▸ ASSIGNMENT:
Because the pictures are not wanted, give back only the exact text of every entry below.

Content starts

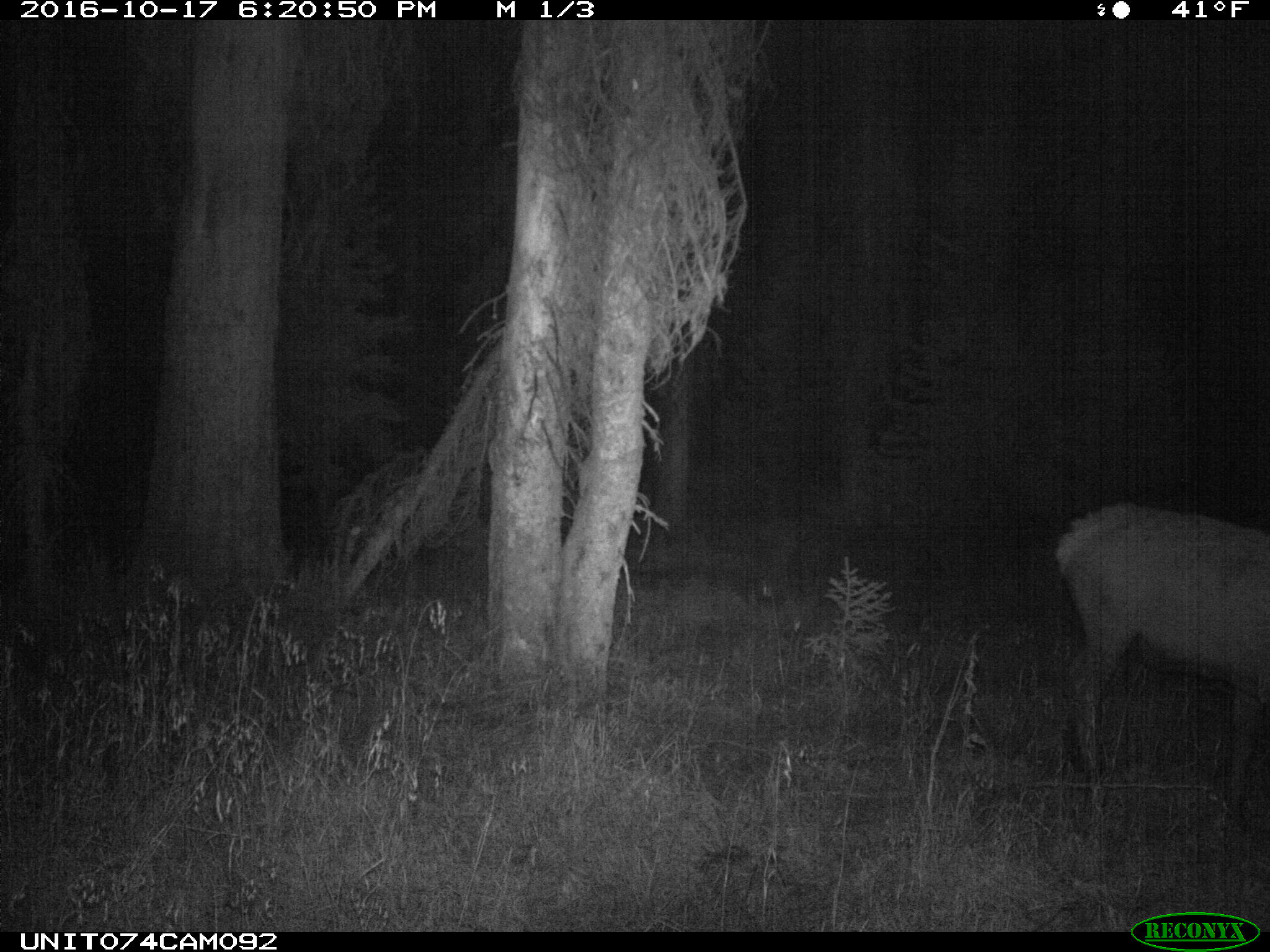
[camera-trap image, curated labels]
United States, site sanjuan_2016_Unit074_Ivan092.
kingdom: Animalia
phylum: Chordata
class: Mammalia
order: Artiodactyla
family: Cervidae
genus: Cervus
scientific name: Cervus elaphus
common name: red deer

Content ends

▸ RESULT OF THE EXERCISE:
[camera-trap image, curated labels]
United States, site sanjuan_2016_Unit074_Ivan092.
kingdom: Animalia
phylum: Chordata
class: Mammalia
order: Artiodactyla
family: Cervidae
genus: Cervus
scientific name: Cervus elaphus
common name: red deer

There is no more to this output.